2) Last March - 5 years after the first mass atrocity of the 21st century - the UNHRC finally authorized an investigation by the office of the UN High Commissioner for Human Rights (OISL). We have been assured that the report itself will be “strong” and that it undoubtedly will lay out the facts of what took place in significantly greater detail than has been done before. Names of perpetrators may even be released. We believe the report would serve as the basis for fuller investigation and prosecution. What the High Commissioner’s recommendations will include is not yet known, but in the case of North Korea it was recommended last year that the Security Council refer North Korea to the International Criminal Court, even though North Korea is not a signatory to the Rome Statue.
3) Hybrid tribunals can be useful, where a state has a will, but lacks capacity to deliver justice.
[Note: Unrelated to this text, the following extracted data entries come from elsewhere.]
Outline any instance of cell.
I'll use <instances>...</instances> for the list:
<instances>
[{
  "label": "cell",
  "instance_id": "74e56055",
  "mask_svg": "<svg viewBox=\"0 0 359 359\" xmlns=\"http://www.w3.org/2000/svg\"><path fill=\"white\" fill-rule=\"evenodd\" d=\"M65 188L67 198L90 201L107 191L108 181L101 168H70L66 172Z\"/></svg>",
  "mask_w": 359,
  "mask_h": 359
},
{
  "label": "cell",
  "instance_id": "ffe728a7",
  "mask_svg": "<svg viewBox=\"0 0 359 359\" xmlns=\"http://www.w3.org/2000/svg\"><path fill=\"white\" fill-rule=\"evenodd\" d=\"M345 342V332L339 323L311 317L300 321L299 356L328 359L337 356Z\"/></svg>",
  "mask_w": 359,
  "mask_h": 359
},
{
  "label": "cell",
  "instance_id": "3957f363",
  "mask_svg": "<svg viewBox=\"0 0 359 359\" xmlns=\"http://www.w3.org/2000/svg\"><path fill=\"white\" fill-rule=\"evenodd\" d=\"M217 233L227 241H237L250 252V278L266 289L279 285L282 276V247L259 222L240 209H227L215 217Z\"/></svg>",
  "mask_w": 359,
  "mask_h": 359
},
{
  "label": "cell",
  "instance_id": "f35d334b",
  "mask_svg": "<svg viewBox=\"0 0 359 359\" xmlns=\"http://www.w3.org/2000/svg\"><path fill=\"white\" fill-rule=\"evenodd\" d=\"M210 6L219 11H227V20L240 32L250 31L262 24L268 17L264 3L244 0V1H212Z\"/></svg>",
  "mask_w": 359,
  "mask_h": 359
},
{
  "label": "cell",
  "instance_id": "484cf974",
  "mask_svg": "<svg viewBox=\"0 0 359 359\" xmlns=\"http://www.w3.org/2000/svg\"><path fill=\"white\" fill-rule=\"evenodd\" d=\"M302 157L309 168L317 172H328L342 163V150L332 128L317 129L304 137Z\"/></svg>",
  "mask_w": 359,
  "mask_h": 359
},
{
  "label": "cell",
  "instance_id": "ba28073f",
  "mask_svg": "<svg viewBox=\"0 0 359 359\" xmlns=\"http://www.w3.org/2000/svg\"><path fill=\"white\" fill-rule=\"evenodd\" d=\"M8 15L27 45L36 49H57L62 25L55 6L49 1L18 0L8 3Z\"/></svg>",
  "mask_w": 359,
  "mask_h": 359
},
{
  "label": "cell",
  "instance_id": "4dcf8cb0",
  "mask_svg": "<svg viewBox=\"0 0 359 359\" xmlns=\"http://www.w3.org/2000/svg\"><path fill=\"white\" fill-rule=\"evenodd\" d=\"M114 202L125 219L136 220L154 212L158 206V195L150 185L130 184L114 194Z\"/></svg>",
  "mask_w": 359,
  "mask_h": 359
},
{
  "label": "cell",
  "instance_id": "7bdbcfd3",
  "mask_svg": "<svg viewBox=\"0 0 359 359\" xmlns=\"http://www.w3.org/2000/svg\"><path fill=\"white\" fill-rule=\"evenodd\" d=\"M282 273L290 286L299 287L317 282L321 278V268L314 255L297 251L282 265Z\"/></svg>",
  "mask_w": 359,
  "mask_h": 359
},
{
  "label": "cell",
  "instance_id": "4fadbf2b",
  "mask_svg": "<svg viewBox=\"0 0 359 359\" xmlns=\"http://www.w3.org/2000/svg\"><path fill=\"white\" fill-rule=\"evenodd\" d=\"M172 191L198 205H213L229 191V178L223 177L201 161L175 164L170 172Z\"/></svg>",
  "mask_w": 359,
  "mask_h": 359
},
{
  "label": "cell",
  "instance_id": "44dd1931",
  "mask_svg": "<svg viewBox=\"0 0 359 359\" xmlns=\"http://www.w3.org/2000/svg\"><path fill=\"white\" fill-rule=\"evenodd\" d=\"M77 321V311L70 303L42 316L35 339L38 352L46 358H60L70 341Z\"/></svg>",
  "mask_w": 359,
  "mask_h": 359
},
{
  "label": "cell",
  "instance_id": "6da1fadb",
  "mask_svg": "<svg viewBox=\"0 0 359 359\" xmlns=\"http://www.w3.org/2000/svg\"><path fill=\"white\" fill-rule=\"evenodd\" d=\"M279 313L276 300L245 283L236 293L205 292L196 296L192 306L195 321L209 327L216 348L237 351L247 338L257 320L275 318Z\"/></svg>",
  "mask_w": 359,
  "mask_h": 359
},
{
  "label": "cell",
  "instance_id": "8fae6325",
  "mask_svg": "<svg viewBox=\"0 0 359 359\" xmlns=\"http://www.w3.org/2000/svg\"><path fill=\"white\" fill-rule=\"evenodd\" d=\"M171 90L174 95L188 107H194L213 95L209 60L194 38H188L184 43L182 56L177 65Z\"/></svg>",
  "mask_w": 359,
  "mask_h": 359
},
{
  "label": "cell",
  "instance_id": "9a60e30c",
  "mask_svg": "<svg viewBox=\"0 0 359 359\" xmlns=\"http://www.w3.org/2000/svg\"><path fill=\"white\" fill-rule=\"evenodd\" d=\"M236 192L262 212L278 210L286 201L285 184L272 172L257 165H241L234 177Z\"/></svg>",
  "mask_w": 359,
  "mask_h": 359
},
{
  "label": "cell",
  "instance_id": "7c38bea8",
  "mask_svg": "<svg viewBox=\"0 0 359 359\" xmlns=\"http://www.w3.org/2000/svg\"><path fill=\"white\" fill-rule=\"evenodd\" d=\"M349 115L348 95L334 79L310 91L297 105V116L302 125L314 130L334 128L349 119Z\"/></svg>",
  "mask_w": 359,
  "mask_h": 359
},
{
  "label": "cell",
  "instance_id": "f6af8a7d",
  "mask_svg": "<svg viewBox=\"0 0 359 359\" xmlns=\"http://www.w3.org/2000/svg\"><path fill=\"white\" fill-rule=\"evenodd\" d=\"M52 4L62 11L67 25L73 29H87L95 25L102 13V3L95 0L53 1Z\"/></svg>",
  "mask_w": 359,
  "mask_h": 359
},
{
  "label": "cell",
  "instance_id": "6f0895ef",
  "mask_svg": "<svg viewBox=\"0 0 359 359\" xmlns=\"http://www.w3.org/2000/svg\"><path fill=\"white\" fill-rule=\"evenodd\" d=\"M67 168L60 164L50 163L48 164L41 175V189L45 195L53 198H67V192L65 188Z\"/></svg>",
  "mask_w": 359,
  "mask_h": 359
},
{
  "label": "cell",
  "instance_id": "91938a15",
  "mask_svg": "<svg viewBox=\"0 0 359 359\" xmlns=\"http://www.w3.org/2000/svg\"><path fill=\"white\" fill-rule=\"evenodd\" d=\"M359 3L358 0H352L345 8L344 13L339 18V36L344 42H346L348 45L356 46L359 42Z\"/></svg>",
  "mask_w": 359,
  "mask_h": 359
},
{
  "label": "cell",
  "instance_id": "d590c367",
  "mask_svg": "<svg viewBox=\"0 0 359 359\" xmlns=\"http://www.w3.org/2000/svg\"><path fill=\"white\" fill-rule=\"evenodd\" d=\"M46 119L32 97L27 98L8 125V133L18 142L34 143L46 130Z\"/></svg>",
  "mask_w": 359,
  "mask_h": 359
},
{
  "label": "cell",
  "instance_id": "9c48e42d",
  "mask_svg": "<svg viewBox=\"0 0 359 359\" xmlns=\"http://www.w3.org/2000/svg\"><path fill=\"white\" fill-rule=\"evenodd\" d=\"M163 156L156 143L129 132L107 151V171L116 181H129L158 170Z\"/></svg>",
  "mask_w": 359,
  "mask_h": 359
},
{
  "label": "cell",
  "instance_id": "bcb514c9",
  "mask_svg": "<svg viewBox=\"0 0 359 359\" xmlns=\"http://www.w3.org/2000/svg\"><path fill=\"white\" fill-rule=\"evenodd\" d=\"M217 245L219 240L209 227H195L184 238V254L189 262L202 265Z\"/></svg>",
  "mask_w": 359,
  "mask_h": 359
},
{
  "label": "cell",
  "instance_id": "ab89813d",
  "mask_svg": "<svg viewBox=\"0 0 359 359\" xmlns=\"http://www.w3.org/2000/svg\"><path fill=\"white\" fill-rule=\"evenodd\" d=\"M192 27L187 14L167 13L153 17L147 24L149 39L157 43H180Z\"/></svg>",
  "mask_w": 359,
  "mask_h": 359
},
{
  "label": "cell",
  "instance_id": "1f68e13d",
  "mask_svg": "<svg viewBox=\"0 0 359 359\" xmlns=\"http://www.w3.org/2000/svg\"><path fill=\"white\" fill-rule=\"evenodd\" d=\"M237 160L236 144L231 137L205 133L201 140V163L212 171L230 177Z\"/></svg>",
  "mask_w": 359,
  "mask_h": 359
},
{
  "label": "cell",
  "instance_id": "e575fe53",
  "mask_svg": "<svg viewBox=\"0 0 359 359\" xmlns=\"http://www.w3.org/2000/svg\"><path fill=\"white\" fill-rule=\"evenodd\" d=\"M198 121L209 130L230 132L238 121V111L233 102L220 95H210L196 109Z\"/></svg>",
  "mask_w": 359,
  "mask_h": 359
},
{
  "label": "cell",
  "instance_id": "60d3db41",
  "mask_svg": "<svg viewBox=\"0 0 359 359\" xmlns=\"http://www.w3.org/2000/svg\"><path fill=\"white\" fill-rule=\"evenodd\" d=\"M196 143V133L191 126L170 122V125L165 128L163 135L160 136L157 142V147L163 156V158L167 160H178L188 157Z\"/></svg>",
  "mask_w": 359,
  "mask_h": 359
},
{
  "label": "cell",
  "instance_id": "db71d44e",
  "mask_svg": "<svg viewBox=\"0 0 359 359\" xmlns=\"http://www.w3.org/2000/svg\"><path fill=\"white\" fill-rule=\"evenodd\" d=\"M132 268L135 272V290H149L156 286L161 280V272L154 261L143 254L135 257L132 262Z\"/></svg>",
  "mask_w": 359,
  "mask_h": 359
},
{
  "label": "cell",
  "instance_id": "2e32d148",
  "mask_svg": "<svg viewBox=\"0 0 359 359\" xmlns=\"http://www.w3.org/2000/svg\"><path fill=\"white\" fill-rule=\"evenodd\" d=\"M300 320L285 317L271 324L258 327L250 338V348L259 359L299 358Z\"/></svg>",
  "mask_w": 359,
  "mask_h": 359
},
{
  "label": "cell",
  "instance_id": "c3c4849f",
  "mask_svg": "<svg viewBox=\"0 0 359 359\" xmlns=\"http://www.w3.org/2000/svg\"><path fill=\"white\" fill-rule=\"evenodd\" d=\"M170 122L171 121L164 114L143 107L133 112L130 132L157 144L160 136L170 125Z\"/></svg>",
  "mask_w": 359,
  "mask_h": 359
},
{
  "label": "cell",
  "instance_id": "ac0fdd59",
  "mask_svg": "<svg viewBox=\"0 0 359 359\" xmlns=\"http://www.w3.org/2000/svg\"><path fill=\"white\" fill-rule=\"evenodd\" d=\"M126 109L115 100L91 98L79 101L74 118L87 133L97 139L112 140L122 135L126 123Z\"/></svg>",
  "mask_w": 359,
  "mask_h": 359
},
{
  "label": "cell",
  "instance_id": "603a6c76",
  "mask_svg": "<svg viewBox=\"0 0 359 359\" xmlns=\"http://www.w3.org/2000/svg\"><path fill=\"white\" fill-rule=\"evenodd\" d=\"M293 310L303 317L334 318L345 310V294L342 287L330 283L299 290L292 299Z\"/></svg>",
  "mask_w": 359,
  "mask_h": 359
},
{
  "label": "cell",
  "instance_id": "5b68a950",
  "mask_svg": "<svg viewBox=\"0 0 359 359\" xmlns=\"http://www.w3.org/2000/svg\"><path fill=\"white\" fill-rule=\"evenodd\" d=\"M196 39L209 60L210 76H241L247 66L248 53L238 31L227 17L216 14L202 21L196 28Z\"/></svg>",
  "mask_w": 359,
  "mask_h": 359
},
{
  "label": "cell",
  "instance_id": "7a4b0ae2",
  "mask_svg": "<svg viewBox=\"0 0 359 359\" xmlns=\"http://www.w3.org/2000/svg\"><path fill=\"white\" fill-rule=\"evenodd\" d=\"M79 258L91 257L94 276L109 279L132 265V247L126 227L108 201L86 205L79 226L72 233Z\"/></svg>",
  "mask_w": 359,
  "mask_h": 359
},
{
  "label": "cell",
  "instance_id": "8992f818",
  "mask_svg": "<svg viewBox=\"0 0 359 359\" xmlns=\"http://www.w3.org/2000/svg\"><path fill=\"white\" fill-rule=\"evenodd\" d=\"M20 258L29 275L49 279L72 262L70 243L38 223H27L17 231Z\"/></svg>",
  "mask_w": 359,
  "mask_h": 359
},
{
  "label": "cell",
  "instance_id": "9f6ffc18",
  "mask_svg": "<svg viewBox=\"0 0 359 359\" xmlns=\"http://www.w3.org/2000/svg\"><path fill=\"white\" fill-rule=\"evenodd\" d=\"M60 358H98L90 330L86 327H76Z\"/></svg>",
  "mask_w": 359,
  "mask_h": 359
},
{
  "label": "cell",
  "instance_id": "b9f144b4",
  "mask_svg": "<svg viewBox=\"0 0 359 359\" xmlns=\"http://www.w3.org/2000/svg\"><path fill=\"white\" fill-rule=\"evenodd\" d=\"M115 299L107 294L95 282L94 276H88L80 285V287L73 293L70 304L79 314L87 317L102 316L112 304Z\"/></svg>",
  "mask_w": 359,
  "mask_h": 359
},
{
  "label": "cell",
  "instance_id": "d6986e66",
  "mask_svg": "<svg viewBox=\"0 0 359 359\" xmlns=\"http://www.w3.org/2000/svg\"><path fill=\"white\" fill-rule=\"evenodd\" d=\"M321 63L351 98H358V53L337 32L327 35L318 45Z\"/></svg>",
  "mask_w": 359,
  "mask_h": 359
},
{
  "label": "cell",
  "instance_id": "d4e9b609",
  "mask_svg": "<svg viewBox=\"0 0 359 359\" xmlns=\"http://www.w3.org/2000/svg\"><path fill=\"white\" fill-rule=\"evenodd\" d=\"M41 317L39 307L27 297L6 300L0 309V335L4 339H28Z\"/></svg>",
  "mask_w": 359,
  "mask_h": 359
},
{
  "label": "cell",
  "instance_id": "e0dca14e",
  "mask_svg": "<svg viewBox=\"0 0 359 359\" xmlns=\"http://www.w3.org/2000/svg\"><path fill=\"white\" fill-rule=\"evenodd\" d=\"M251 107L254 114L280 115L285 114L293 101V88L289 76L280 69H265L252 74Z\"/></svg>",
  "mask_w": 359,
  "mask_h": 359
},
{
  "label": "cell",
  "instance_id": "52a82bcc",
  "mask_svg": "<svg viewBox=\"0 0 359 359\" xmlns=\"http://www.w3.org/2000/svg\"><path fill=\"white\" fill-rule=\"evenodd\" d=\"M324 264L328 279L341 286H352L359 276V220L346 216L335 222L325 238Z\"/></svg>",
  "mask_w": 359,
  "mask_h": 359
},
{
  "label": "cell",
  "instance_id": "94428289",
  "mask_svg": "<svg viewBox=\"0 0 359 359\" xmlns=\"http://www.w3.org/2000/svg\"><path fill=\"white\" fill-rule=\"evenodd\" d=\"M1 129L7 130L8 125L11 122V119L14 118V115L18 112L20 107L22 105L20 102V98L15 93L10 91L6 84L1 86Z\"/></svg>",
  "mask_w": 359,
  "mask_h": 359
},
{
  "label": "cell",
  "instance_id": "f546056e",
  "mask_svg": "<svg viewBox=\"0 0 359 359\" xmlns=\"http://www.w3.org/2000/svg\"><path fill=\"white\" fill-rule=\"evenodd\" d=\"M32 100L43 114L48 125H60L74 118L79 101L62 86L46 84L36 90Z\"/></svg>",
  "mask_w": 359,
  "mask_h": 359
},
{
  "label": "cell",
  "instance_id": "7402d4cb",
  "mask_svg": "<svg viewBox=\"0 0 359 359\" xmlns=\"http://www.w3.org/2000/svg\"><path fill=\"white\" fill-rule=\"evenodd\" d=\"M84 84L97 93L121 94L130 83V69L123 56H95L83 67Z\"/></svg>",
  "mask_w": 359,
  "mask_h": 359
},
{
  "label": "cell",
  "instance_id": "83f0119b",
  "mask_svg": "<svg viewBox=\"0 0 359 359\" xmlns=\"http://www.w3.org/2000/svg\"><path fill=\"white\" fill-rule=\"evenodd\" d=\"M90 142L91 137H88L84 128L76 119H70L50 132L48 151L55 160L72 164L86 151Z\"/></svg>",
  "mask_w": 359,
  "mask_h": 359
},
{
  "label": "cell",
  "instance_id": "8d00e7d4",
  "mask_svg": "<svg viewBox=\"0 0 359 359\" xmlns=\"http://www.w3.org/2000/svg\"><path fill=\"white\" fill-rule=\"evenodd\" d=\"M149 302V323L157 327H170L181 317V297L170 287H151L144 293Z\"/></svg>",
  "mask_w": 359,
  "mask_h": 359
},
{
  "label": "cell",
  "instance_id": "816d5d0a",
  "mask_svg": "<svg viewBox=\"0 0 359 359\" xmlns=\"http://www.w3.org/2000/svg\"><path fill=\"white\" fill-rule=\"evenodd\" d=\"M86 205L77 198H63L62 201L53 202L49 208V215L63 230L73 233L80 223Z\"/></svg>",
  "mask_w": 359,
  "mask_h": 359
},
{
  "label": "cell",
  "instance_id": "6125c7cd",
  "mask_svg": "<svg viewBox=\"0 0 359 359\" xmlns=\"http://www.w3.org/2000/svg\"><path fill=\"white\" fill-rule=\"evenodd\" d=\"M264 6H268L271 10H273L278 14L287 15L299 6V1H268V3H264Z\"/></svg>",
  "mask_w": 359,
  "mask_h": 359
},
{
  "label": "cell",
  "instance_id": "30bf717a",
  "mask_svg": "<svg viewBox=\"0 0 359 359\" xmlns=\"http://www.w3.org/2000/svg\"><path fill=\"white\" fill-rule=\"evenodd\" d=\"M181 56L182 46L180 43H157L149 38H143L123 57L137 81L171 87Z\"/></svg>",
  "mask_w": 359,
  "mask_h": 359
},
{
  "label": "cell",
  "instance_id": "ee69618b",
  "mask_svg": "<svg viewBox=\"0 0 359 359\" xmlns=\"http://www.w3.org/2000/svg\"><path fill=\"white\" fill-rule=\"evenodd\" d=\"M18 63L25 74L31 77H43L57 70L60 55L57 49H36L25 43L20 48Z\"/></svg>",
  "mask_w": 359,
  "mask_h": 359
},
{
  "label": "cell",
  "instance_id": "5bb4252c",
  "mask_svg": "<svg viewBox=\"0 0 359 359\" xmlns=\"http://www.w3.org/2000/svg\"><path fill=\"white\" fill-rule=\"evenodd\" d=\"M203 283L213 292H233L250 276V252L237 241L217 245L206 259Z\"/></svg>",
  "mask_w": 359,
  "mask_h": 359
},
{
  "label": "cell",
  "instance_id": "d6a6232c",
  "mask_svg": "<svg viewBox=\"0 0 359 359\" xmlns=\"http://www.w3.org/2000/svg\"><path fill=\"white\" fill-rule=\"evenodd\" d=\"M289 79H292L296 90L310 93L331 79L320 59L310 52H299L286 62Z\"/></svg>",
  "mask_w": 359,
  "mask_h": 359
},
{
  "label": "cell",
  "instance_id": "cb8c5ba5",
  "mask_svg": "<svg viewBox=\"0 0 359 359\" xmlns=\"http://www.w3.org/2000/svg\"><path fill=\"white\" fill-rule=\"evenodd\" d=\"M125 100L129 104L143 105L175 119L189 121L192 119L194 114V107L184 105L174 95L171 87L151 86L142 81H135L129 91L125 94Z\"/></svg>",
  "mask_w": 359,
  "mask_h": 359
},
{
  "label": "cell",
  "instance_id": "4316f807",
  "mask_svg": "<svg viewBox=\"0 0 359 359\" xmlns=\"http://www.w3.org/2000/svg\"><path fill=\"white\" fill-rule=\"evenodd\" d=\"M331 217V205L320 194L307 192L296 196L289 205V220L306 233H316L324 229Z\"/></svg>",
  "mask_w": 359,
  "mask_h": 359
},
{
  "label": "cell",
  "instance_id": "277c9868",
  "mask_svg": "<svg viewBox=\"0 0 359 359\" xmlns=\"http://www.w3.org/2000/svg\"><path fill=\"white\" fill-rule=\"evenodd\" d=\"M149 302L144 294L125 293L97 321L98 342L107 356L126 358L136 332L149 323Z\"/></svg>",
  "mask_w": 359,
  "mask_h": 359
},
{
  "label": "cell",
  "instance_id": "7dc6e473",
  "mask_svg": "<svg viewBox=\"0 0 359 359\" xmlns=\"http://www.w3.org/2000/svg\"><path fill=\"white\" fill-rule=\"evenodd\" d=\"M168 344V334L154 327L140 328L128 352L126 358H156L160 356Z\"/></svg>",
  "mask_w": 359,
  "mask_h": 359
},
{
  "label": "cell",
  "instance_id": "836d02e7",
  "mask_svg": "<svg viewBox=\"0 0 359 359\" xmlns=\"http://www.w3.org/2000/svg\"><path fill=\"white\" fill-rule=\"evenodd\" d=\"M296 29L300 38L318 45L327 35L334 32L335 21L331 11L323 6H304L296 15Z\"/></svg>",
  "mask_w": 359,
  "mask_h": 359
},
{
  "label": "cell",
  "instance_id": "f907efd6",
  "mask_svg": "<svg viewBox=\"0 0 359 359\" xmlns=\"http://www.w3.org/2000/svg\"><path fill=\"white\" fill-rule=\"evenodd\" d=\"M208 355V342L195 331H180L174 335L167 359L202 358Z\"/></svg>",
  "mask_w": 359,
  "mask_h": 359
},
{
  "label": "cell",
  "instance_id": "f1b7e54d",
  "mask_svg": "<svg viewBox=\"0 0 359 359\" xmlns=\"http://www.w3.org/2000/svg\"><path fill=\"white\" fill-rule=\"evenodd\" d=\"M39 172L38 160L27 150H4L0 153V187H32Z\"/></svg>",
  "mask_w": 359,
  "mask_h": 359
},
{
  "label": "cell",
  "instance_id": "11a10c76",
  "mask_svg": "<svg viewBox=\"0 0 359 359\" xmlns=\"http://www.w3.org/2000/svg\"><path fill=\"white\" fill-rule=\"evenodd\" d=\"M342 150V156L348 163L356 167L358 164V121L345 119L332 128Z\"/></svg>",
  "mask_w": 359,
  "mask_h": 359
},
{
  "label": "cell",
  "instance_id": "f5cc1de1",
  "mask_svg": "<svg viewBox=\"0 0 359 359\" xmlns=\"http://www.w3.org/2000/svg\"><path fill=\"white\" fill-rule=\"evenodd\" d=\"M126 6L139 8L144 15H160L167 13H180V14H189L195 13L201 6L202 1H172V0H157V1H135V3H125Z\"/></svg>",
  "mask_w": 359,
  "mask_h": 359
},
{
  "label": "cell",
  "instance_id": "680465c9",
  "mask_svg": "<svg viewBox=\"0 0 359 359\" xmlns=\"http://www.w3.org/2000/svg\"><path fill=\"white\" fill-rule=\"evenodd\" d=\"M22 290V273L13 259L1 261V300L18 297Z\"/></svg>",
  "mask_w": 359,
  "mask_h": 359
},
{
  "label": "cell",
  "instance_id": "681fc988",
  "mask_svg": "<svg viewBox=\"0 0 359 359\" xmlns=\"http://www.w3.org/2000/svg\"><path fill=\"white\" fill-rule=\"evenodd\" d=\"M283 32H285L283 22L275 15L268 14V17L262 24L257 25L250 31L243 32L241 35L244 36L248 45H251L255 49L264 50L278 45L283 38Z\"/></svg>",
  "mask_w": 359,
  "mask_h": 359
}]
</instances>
But that is not case with respect to Sri Lanka.
4) The recent promotion of Army Commander Sarath Fonseka as Field Marshal and the appointment of former Military Commander Mr. Jegath Das as Ambassador which was heavily criticized by the Human Rights Watch, by the “new” regime in Sri Lanka, and their continued refusal to give access to the OISL to Sri Lanka to meet with the victims of war are just a few examples of a clearly lack of will on the part of Sri Lankan state under the “new” regime to deliver any justice for Tamils.
5) It is true that a hybrid tribunal functioning in an ethnically neutral environment would allow the victims to witness justice in the making. However, in the present case, as implicitly acknowledged by the UNSG’s Panel of Experts, there is no environment in the island of Sri Lanka for Tamils to get justice.